I won’t lie: my week has been so thoroughly fucked up it makes a $20 whore look positively chaste (sorry, horrible analogy). But I’m soldiering on with power rankings and, later, I’ll compare those with everyone else’s to give an approximation of how observers see teams stacking up. I won’t even peek at those, however, till after I’ve written and posted what appears below.
As usual, last week’s ranking appears in parentheses immediately after this week’s ranking. So’s as to not misrepresent my judgment as entirely first-hand, the following key shows the distance of my observations: “@” means I watched a given team’s most recent performance in its entirety; “$” means I caught it through Quick Kicks, which provides extended highlights; “&” means I watched only the rump highlights available through MLSnet.com.

**Data block:**
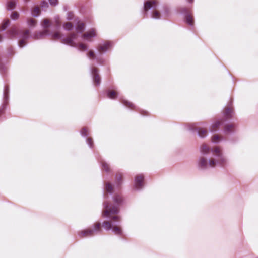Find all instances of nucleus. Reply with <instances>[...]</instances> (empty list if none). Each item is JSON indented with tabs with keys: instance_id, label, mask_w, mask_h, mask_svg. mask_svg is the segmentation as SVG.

**Set exercise:**
Rewrite the power-rankings post starting with "I won’t lie: my" and going on through "available through MLSnet.com.", putting "footage" wherever "highlights" appears. The material above comes from a separate source, not from the power-rankings post.

**Solution to this task:**
I won’t lie: my week has been so thoroughly fucked up it makes a $20 whore look positively chaste (sorry, horrible analogy). But I’m soldiering on with power rankings and, later, I’ll compare those with everyone else’s to give an approximation of how observers see teams stacking up. I won’t even peek at those, however, till after I’ve written and posted what appears below.
As usual, last week’s ranking appears in parentheses immediately after this week’s ranking. So’s as to not misrepresent my judgment as entirely first-hand, the following key shows the distance of my observations: “@” means I watched a given team’s most recent performance in its entirety; “$” means I caught it through Quick Kicks, which provides extended footage; “&” means I watched only the rump footage available through MLSnet.com.